Mazy stared at her. “Manure'll cure scratchy feet,” she said, “and peeling hands. A little seeping through my shoes is nothing to worry over.”

Ruth shook her head. Mazy bent her back to the muck, pushed the wooden fork tines with her foot, then pulled back on the handle, bent her knees to lift the load. The layer of hard crust made her grunt with effort. It gave with a second push of her fork.

“Since I'm already standing in muck, so to speak,” Mazy said. “And seem to be annoying you anyway, I may as well share this thought, too. Those boys ought to be out here. We could show them that working together can be a good time. That we like their company.”

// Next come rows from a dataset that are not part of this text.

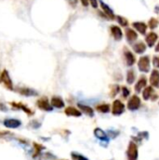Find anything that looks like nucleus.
Returning <instances> with one entry per match:
<instances>
[{"label":"nucleus","instance_id":"9b49d317","mask_svg":"<svg viewBox=\"0 0 159 160\" xmlns=\"http://www.w3.org/2000/svg\"><path fill=\"white\" fill-rule=\"evenodd\" d=\"M110 30H111V33H112L113 38L116 41L122 40V38H123V31H122L121 27H119L118 25L112 24L111 27H110Z\"/></svg>","mask_w":159,"mask_h":160},{"label":"nucleus","instance_id":"b1692460","mask_svg":"<svg viewBox=\"0 0 159 160\" xmlns=\"http://www.w3.org/2000/svg\"><path fill=\"white\" fill-rule=\"evenodd\" d=\"M127 82L128 84H133L136 80V72L133 68H130L127 72Z\"/></svg>","mask_w":159,"mask_h":160},{"label":"nucleus","instance_id":"39448f33","mask_svg":"<svg viewBox=\"0 0 159 160\" xmlns=\"http://www.w3.org/2000/svg\"><path fill=\"white\" fill-rule=\"evenodd\" d=\"M142 98L146 101L149 99H151L152 101H156L158 98V95L155 92L154 87L150 85V86H146L142 91Z\"/></svg>","mask_w":159,"mask_h":160},{"label":"nucleus","instance_id":"412c9836","mask_svg":"<svg viewBox=\"0 0 159 160\" xmlns=\"http://www.w3.org/2000/svg\"><path fill=\"white\" fill-rule=\"evenodd\" d=\"M51 104L53 108H56V109H62L65 107V101L63 100L62 98L57 97V96H54L52 98Z\"/></svg>","mask_w":159,"mask_h":160},{"label":"nucleus","instance_id":"393cba45","mask_svg":"<svg viewBox=\"0 0 159 160\" xmlns=\"http://www.w3.org/2000/svg\"><path fill=\"white\" fill-rule=\"evenodd\" d=\"M33 145H34V149H35L33 158H38V157L41 155V152H42V150L45 149V147H44L43 145H41V144L37 143V142H34Z\"/></svg>","mask_w":159,"mask_h":160},{"label":"nucleus","instance_id":"cd10ccee","mask_svg":"<svg viewBox=\"0 0 159 160\" xmlns=\"http://www.w3.org/2000/svg\"><path fill=\"white\" fill-rule=\"evenodd\" d=\"M70 158L72 160H89V158H86L85 156L82 155L79 152H75V151H72L70 153Z\"/></svg>","mask_w":159,"mask_h":160},{"label":"nucleus","instance_id":"f03ea898","mask_svg":"<svg viewBox=\"0 0 159 160\" xmlns=\"http://www.w3.org/2000/svg\"><path fill=\"white\" fill-rule=\"evenodd\" d=\"M138 68L142 73H148L151 69V60L148 55L142 56L138 61Z\"/></svg>","mask_w":159,"mask_h":160},{"label":"nucleus","instance_id":"f704fd0d","mask_svg":"<svg viewBox=\"0 0 159 160\" xmlns=\"http://www.w3.org/2000/svg\"><path fill=\"white\" fill-rule=\"evenodd\" d=\"M89 2H90V5L92 6V8H98V3H99L98 0H89Z\"/></svg>","mask_w":159,"mask_h":160},{"label":"nucleus","instance_id":"f8f14e48","mask_svg":"<svg viewBox=\"0 0 159 160\" xmlns=\"http://www.w3.org/2000/svg\"><path fill=\"white\" fill-rule=\"evenodd\" d=\"M157 39H158V35L157 33H155V32H150L149 34L146 35L145 42H146V44H147L148 47L153 48L156 45Z\"/></svg>","mask_w":159,"mask_h":160},{"label":"nucleus","instance_id":"5701e85b","mask_svg":"<svg viewBox=\"0 0 159 160\" xmlns=\"http://www.w3.org/2000/svg\"><path fill=\"white\" fill-rule=\"evenodd\" d=\"M11 104V106L12 107H14L15 109H18V110H22V111H23L26 114H28V115H33L34 114V112L33 111H31L28 107H26L24 104H22V103H15V102H12V103H10Z\"/></svg>","mask_w":159,"mask_h":160},{"label":"nucleus","instance_id":"4468645a","mask_svg":"<svg viewBox=\"0 0 159 160\" xmlns=\"http://www.w3.org/2000/svg\"><path fill=\"white\" fill-rule=\"evenodd\" d=\"M150 84L154 88H158L159 87V71L158 69L155 68L151 71L150 75Z\"/></svg>","mask_w":159,"mask_h":160},{"label":"nucleus","instance_id":"58836bf2","mask_svg":"<svg viewBox=\"0 0 159 160\" xmlns=\"http://www.w3.org/2000/svg\"><path fill=\"white\" fill-rule=\"evenodd\" d=\"M69 2L72 4V6H76L78 3V0H69Z\"/></svg>","mask_w":159,"mask_h":160},{"label":"nucleus","instance_id":"e433bc0d","mask_svg":"<svg viewBox=\"0 0 159 160\" xmlns=\"http://www.w3.org/2000/svg\"><path fill=\"white\" fill-rule=\"evenodd\" d=\"M0 111H3V112H7V111L6 106L4 104H2V103H0Z\"/></svg>","mask_w":159,"mask_h":160},{"label":"nucleus","instance_id":"a211bd4d","mask_svg":"<svg viewBox=\"0 0 159 160\" xmlns=\"http://www.w3.org/2000/svg\"><path fill=\"white\" fill-rule=\"evenodd\" d=\"M132 49H133L134 52H136L138 54H142L143 52H146L147 44H145L143 41H139L132 45Z\"/></svg>","mask_w":159,"mask_h":160},{"label":"nucleus","instance_id":"ea45409f","mask_svg":"<svg viewBox=\"0 0 159 160\" xmlns=\"http://www.w3.org/2000/svg\"><path fill=\"white\" fill-rule=\"evenodd\" d=\"M155 51H156V52H159V41H158V43H157V44L156 45Z\"/></svg>","mask_w":159,"mask_h":160},{"label":"nucleus","instance_id":"bb28decb","mask_svg":"<svg viewBox=\"0 0 159 160\" xmlns=\"http://www.w3.org/2000/svg\"><path fill=\"white\" fill-rule=\"evenodd\" d=\"M121 91V87L118 84H112L111 85V91H110V97L115 98Z\"/></svg>","mask_w":159,"mask_h":160},{"label":"nucleus","instance_id":"20e7f679","mask_svg":"<svg viewBox=\"0 0 159 160\" xmlns=\"http://www.w3.org/2000/svg\"><path fill=\"white\" fill-rule=\"evenodd\" d=\"M126 111V106L125 104L119 100V99H115L112 103V113L114 116H119L121 114H123Z\"/></svg>","mask_w":159,"mask_h":160},{"label":"nucleus","instance_id":"9d476101","mask_svg":"<svg viewBox=\"0 0 159 160\" xmlns=\"http://www.w3.org/2000/svg\"><path fill=\"white\" fill-rule=\"evenodd\" d=\"M124 56H125V60H126V63H127V67H133L135 65L136 57H135L134 53L131 51L125 48L124 49Z\"/></svg>","mask_w":159,"mask_h":160},{"label":"nucleus","instance_id":"4c0bfd02","mask_svg":"<svg viewBox=\"0 0 159 160\" xmlns=\"http://www.w3.org/2000/svg\"><path fill=\"white\" fill-rule=\"evenodd\" d=\"M155 12L159 15V5H157V6L155 7Z\"/></svg>","mask_w":159,"mask_h":160},{"label":"nucleus","instance_id":"6ab92c4d","mask_svg":"<svg viewBox=\"0 0 159 160\" xmlns=\"http://www.w3.org/2000/svg\"><path fill=\"white\" fill-rule=\"evenodd\" d=\"M65 114L67 116H71V117H81L82 112L79 109L72 107V106H69V107H67L65 109Z\"/></svg>","mask_w":159,"mask_h":160},{"label":"nucleus","instance_id":"c756f323","mask_svg":"<svg viewBox=\"0 0 159 160\" xmlns=\"http://www.w3.org/2000/svg\"><path fill=\"white\" fill-rule=\"evenodd\" d=\"M158 25H159V21L157 19V18H155V17H152V18L149 20V22H148V26H149V28H150L151 30L156 29Z\"/></svg>","mask_w":159,"mask_h":160},{"label":"nucleus","instance_id":"c9c22d12","mask_svg":"<svg viewBox=\"0 0 159 160\" xmlns=\"http://www.w3.org/2000/svg\"><path fill=\"white\" fill-rule=\"evenodd\" d=\"M81 3H82V5L83 7H85V8H87V7L90 5L89 0H81Z\"/></svg>","mask_w":159,"mask_h":160},{"label":"nucleus","instance_id":"7ed1b4c3","mask_svg":"<svg viewBox=\"0 0 159 160\" xmlns=\"http://www.w3.org/2000/svg\"><path fill=\"white\" fill-rule=\"evenodd\" d=\"M141 105H142V99L138 95H133L127 101V109L131 112L138 111L141 108Z\"/></svg>","mask_w":159,"mask_h":160},{"label":"nucleus","instance_id":"4be33fe9","mask_svg":"<svg viewBox=\"0 0 159 160\" xmlns=\"http://www.w3.org/2000/svg\"><path fill=\"white\" fill-rule=\"evenodd\" d=\"M18 92L24 97H36L38 95V93L36 90L31 89V88H27V87H22L18 90Z\"/></svg>","mask_w":159,"mask_h":160},{"label":"nucleus","instance_id":"aec40b11","mask_svg":"<svg viewBox=\"0 0 159 160\" xmlns=\"http://www.w3.org/2000/svg\"><path fill=\"white\" fill-rule=\"evenodd\" d=\"M22 125V122L18 119L8 118L4 121V126L7 128H18Z\"/></svg>","mask_w":159,"mask_h":160},{"label":"nucleus","instance_id":"473e14b6","mask_svg":"<svg viewBox=\"0 0 159 160\" xmlns=\"http://www.w3.org/2000/svg\"><path fill=\"white\" fill-rule=\"evenodd\" d=\"M153 66L157 69H159V56H157V55L153 56Z\"/></svg>","mask_w":159,"mask_h":160},{"label":"nucleus","instance_id":"f257e3e1","mask_svg":"<svg viewBox=\"0 0 159 160\" xmlns=\"http://www.w3.org/2000/svg\"><path fill=\"white\" fill-rule=\"evenodd\" d=\"M127 160H138L139 158V148L135 142L130 141L127 149Z\"/></svg>","mask_w":159,"mask_h":160},{"label":"nucleus","instance_id":"1a4fd4ad","mask_svg":"<svg viewBox=\"0 0 159 160\" xmlns=\"http://www.w3.org/2000/svg\"><path fill=\"white\" fill-rule=\"evenodd\" d=\"M99 1V4H100V8L103 11V13L106 15L107 19H110V20H114L115 19V14H114V11L112 10V8L107 5L106 3H104L102 0H98Z\"/></svg>","mask_w":159,"mask_h":160},{"label":"nucleus","instance_id":"f3484780","mask_svg":"<svg viewBox=\"0 0 159 160\" xmlns=\"http://www.w3.org/2000/svg\"><path fill=\"white\" fill-rule=\"evenodd\" d=\"M132 26L141 35H145L146 32H147V28H148V25L143 22H134L132 23Z\"/></svg>","mask_w":159,"mask_h":160},{"label":"nucleus","instance_id":"0eeeda50","mask_svg":"<svg viewBox=\"0 0 159 160\" xmlns=\"http://www.w3.org/2000/svg\"><path fill=\"white\" fill-rule=\"evenodd\" d=\"M0 81L4 83L5 87L7 88L8 90H13V83L10 79V76L8 74V71L7 69H4L0 75Z\"/></svg>","mask_w":159,"mask_h":160},{"label":"nucleus","instance_id":"a19ab883","mask_svg":"<svg viewBox=\"0 0 159 160\" xmlns=\"http://www.w3.org/2000/svg\"><path fill=\"white\" fill-rule=\"evenodd\" d=\"M63 160H65V159H63Z\"/></svg>","mask_w":159,"mask_h":160},{"label":"nucleus","instance_id":"423d86ee","mask_svg":"<svg viewBox=\"0 0 159 160\" xmlns=\"http://www.w3.org/2000/svg\"><path fill=\"white\" fill-rule=\"evenodd\" d=\"M37 106L38 107V109L45 111V112H52L53 110V107L52 106L48 98L46 97H42L41 98H39L37 101Z\"/></svg>","mask_w":159,"mask_h":160},{"label":"nucleus","instance_id":"a878e982","mask_svg":"<svg viewBox=\"0 0 159 160\" xmlns=\"http://www.w3.org/2000/svg\"><path fill=\"white\" fill-rule=\"evenodd\" d=\"M97 111L101 113H109L111 112V106L108 103H103L97 106Z\"/></svg>","mask_w":159,"mask_h":160},{"label":"nucleus","instance_id":"ddd939ff","mask_svg":"<svg viewBox=\"0 0 159 160\" xmlns=\"http://www.w3.org/2000/svg\"><path fill=\"white\" fill-rule=\"evenodd\" d=\"M78 106V109L85 115L89 116V117H94L95 116V111L93 108H91L90 106L88 105H85V104H82V103H78L77 104Z\"/></svg>","mask_w":159,"mask_h":160},{"label":"nucleus","instance_id":"dca6fc26","mask_svg":"<svg viewBox=\"0 0 159 160\" xmlns=\"http://www.w3.org/2000/svg\"><path fill=\"white\" fill-rule=\"evenodd\" d=\"M146 86H147V78H146L145 76H142V77L139 79V81L136 82V84H135V87H134L135 92L139 94V93H141Z\"/></svg>","mask_w":159,"mask_h":160},{"label":"nucleus","instance_id":"72a5a7b5","mask_svg":"<svg viewBox=\"0 0 159 160\" xmlns=\"http://www.w3.org/2000/svg\"><path fill=\"white\" fill-rule=\"evenodd\" d=\"M30 126H31L33 128H38L41 126V124H40L37 120H33V121L30 122Z\"/></svg>","mask_w":159,"mask_h":160},{"label":"nucleus","instance_id":"7c9ffc66","mask_svg":"<svg viewBox=\"0 0 159 160\" xmlns=\"http://www.w3.org/2000/svg\"><path fill=\"white\" fill-rule=\"evenodd\" d=\"M107 134L110 137V139H116L119 135H120V131L119 130H113V129H108L107 130Z\"/></svg>","mask_w":159,"mask_h":160},{"label":"nucleus","instance_id":"2eb2a0df","mask_svg":"<svg viewBox=\"0 0 159 160\" xmlns=\"http://www.w3.org/2000/svg\"><path fill=\"white\" fill-rule=\"evenodd\" d=\"M125 35H126L127 42H129V43H133L138 39V34L132 28H129V27L127 28L126 31H125Z\"/></svg>","mask_w":159,"mask_h":160},{"label":"nucleus","instance_id":"c85d7f7f","mask_svg":"<svg viewBox=\"0 0 159 160\" xmlns=\"http://www.w3.org/2000/svg\"><path fill=\"white\" fill-rule=\"evenodd\" d=\"M116 21H117L118 23H119L121 26H123V27H127V26H128V23H129V22H128V20H127V18L121 16V15L116 16Z\"/></svg>","mask_w":159,"mask_h":160},{"label":"nucleus","instance_id":"6e6552de","mask_svg":"<svg viewBox=\"0 0 159 160\" xmlns=\"http://www.w3.org/2000/svg\"><path fill=\"white\" fill-rule=\"evenodd\" d=\"M94 135H95V137H96L97 140H99V141L102 142H106V143L108 144L109 142H110V137L108 136L107 132L104 131V130H103L102 128H96L94 129Z\"/></svg>","mask_w":159,"mask_h":160},{"label":"nucleus","instance_id":"2f4dec72","mask_svg":"<svg viewBox=\"0 0 159 160\" xmlns=\"http://www.w3.org/2000/svg\"><path fill=\"white\" fill-rule=\"evenodd\" d=\"M121 92H122V96H123L124 98H127L130 96V90L126 86L121 87Z\"/></svg>","mask_w":159,"mask_h":160}]
</instances>
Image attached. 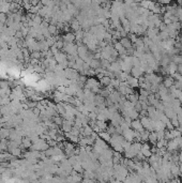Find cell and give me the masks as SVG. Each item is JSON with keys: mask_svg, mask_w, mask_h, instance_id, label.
<instances>
[{"mask_svg": "<svg viewBox=\"0 0 182 183\" xmlns=\"http://www.w3.org/2000/svg\"><path fill=\"white\" fill-rule=\"evenodd\" d=\"M127 83L129 84V86L131 87V88H136V87H139V83H138V79L137 78H135V77H133V76H130L127 77Z\"/></svg>", "mask_w": 182, "mask_h": 183, "instance_id": "cell-7", "label": "cell"}, {"mask_svg": "<svg viewBox=\"0 0 182 183\" xmlns=\"http://www.w3.org/2000/svg\"><path fill=\"white\" fill-rule=\"evenodd\" d=\"M21 147L23 148H31L32 147V141H31V139H30L29 137H25V138H23L21 139Z\"/></svg>", "mask_w": 182, "mask_h": 183, "instance_id": "cell-12", "label": "cell"}, {"mask_svg": "<svg viewBox=\"0 0 182 183\" xmlns=\"http://www.w3.org/2000/svg\"><path fill=\"white\" fill-rule=\"evenodd\" d=\"M62 40H63L64 44H73V42L75 41V34L68 32L62 37Z\"/></svg>", "mask_w": 182, "mask_h": 183, "instance_id": "cell-4", "label": "cell"}, {"mask_svg": "<svg viewBox=\"0 0 182 183\" xmlns=\"http://www.w3.org/2000/svg\"><path fill=\"white\" fill-rule=\"evenodd\" d=\"M119 42H120V44H121V45H122L123 47H124V48H125V49H131V48H133V44H132V42L131 41H130V39L127 38H122V39H120V41H119Z\"/></svg>", "mask_w": 182, "mask_h": 183, "instance_id": "cell-5", "label": "cell"}, {"mask_svg": "<svg viewBox=\"0 0 182 183\" xmlns=\"http://www.w3.org/2000/svg\"><path fill=\"white\" fill-rule=\"evenodd\" d=\"M122 136L127 141L132 142V141L134 140V138H135V131H133L132 128L125 130V131H123L122 132Z\"/></svg>", "mask_w": 182, "mask_h": 183, "instance_id": "cell-2", "label": "cell"}, {"mask_svg": "<svg viewBox=\"0 0 182 183\" xmlns=\"http://www.w3.org/2000/svg\"><path fill=\"white\" fill-rule=\"evenodd\" d=\"M97 135H99V137H100L101 139H103L104 141H110V139H111V135H110L107 131H105V132H100Z\"/></svg>", "mask_w": 182, "mask_h": 183, "instance_id": "cell-14", "label": "cell"}, {"mask_svg": "<svg viewBox=\"0 0 182 183\" xmlns=\"http://www.w3.org/2000/svg\"><path fill=\"white\" fill-rule=\"evenodd\" d=\"M71 28H72L75 32H77V31H79V30H81V23L77 21L76 18L75 19H73L72 21H71Z\"/></svg>", "mask_w": 182, "mask_h": 183, "instance_id": "cell-13", "label": "cell"}, {"mask_svg": "<svg viewBox=\"0 0 182 183\" xmlns=\"http://www.w3.org/2000/svg\"><path fill=\"white\" fill-rule=\"evenodd\" d=\"M157 141L159 140H162V139H164V137H165V130H162V131H157Z\"/></svg>", "mask_w": 182, "mask_h": 183, "instance_id": "cell-20", "label": "cell"}, {"mask_svg": "<svg viewBox=\"0 0 182 183\" xmlns=\"http://www.w3.org/2000/svg\"><path fill=\"white\" fill-rule=\"evenodd\" d=\"M174 85H175V79L171 76L166 77L165 79L163 81V86L165 87L166 89H169V88H171Z\"/></svg>", "mask_w": 182, "mask_h": 183, "instance_id": "cell-8", "label": "cell"}, {"mask_svg": "<svg viewBox=\"0 0 182 183\" xmlns=\"http://www.w3.org/2000/svg\"><path fill=\"white\" fill-rule=\"evenodd\" d=\"M167 147V149L169 150V151H174V150H177L178 149V142L176 141V139H173V140H169L168 141V144L166 145Z\"/></svg>", "mask_w": 182, "mask_h": 183, "instance_id": "cell-11", "label": "cell"}, {"mask_svg": "<svg viewBox=\"0 0 182 183\" xmlns=\"http://www.w3.org/2000/svg\"><path fill=\"white\" fill-rule=\"evenodd\" d=\"M0 51H1V47H0Z\"/></svg>", "mask_w": 182, "mask_h": 183, "instance_id": "cell-23", "label": "cell"}, {"mask_svg": "<svg viewBox=\"0 0 182 183\" xmlns=\"http://www.w3.org/2000/svg\"><path fill=\"white\" fill-rule=\"evenodd\" d=\"M21 152V148H15V149H13L12 151H11V153H12L13 155H19Z\"/></svg>", "mask_w": 182, "mask_h": 183, "instance_id": "cell-22", "label": "cell"}, {"mask_svg": "<svg viewBox=\"0 0 182 183\" xmlns=\"http://www.w3.org/2000/svg\"><path fill=\"white\" fill-rule=\"evenodd\" d=\"M149 134H150V132L146 131V130H145L143 133H140V141H147V140H149Z\"/></svg>", "mask_w": 182, "mask_h": 183, "instance_id": "cell-17", "label": "cell"}, {"mask_svg": "<svg viewBox=\"0 0 182 183\" xmlns=\"http://www.w3.org/2000/svg\"><path fill=\"white\" fill-rule=\"evenodd\" d=\"M41 57H42V53L41 51H32V53H30V58L31 59L39 60Z\"/></svg>", "mask_w": 182, "mask_h": 183, "instance_id": "cell-16", "label": "cell"}, {"mask_svg": "<svg viewBox=\"0 0 182 183\" xmlns=\"http://www.w3.org/2000/svg\"><path fill=\"white\" fill-rule=\"evenodd\" d=\"M170 122H171V124H173V126H174L175 128H179V121H178V118H177V116L176 117H174L173 119H170Z\"/></svg>", "mask_w": 182, "mask_h": 183, "instance_id": "cell-21", "label": "cell"}, {"mask_svg": "<svg viewBox=\"0 0 182 183\" xmlns=\"http://www.w3.org/2000/svg\"><path fill=\"white\" fill-rule=\"evenodd\" d=\"M131 76H133V77H135V78H139L140 76H143V71H141V69H140V67L139 68H132V70H131Z\"/></svg>", "mask_w": 182, "mask_h": 183, "instance_id": "cell-9", "label": "cell"}, {"mask_svg": "<svg viewBox=\"0 0 182 183\" xmlns=\"http://www.w3.org/2000/svg\"><path fill=\"white\" fill-rule=\"evenodd\" d=\"M77 49H78V46L77 44H64L63 51L71 56H76L77 55Z\"/></svg>", "mask_w": 182, "mask_h": 183, "instance_id": "cell-1", "label": "cell"}, {"mask_svg": "<svg viewBox=\"0 0 182 183\" xmlns=\"http://www.w3.org/2000/svg\"><path fill=\"white\" fill-rule=\"evenodd\" d=\"M54 58H55L56 62L57 63H61V62H64V61H67V55L63 54V53H58L56 56H54Z\"/></svg>", "mask_w": 182, "mask_h": 183, "instance_id": "cell-10", "label": "cell"}, {"mask_svg": "<svg viewBox=\"0 0 182 183\" xmlns=\"http://www.w3.org/2000/svg\"><path fill=\"white\" fill-rule=\"evenodd\" d=\"M48 31H49L51 35H53V34H57L58 33V28H57V26L49 25L48 26Z\"/></svg>", "mask_w": 182, "mask_h": 183, "instance_id": "cell-19", "label": "cell"}, {"mask_svg": "<svg viewBox=\"0 0 182 183\" xmlns=\"http://www.w3.org/2000/svg\"><path fill=\"white\" fill-rule=\"evenodd\" d=\"M110 81H111V78L110 77H108V76H104L103 78H101L100 79V85H103V86H105V88L106 87H108V86L110 85Z\"/></svg>", "mask_w": 182, "mask_h": 183, "instance_id": "cell-15", "label": "cell"}, {"mask_svg": "<svg viewBox=\"0 0 182 183\" xmlns=\"http://www.w3.org/2000/svg\"><path fill=\"white\" fill-rule=\"evenodd\" d=\"M149 140L151 141V144L155 145L157 141V133L155 132H151L149 134Z\"/></svg>", "mask_w": 182, "mask_h": 183, "instance_id": "cell-18", "label": "cell"}, {"mask_svg": "<svg viewBox=\"0 0 182 183\" xmlns=\"http://www.w3.org/2000/svg\"><path fill=\"white\" fill-rule=\"evenodd\" d=\"M131 128L133 131H135V132H138V133H143L145 131L144 126H143V124L140 122V120H133L131 122Z\"/></svg>", "mask_w": 182, "mask_h": 183, "instance_id": "cell-3", "label": "cell"}, {"mask_svg": "<svg viewBox=\"0 0 182 183\" xmlns=\"http://www.w3.org/2000/svg\"><path fill=\"white\" fill-rule=\"evenodd\" d=\"M114 48L117 51V53L120 55H127V49L124 48V47L120 44V42H117V41H115V44H114Z\"/></svg>", "mask_w": 182, "mask_h": 183, "instance_id": "cell-6", "label": "cell"}]
</instances>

“Its soothing without them about. And I can do it better anyway.”

Mazy carried the mix of old straw and manure to a pile they would come back to later, to fertilize the garden plot next to the cabin they'd planted. “It may not be my place to say this, but your nephews need to learn to be useful, that others are counting on them to do their parts. Jessie is at least churning butter now. If you dont give the children important tasks and let them know they're important, they'll grow up expecting others to meet their needs. Maybe even lazy. Worse, they'll learn to think they have no value, not even to themselves. It's hard to hold a family together when people think their not being there wont even be noticed.”

“Jason wanted to be paid,” Ruth said sharper than she intended. “They never have owned up to losing the harmonica and taking my hat. And there are other things, almost eerie. Things moved. My whip twisted differently than the way I hung it. And they deny it, that's what rankles. It's like they're teasing me, Mazy. I even found a photograph… My face had been scratched out.” Ruth shivered. “Maybe if I'd had one child at a time with room to get to know them, maybe I'd feel more
secure about this mothering thing. Maybe if I had made a better choice in who fathered my children, or left him at the first sign of his…ways. Maybe my son would still be alive, maybe I wouldn't be living with his father's shadow over every part of my life.”

“There's no wage in finding blame,” Mazy offered. “Not of others and especially not of yourself. What's done is done. It really is.”

Ruth nodded then wiped at her eyes. “All I can do now is figure out how to react.” She looked past Mazy toward the road then. “Wonder why Seth's got his horse all lathered up.”

It was like taking milk from a baby, Zane decided, holding Suzanne as she shivered. He draped the smoldering quilt around them, her and the boy. Sarah carried the youngest one on her hip. Both children cried, their faces red with tears and snot, coughing up the smoke.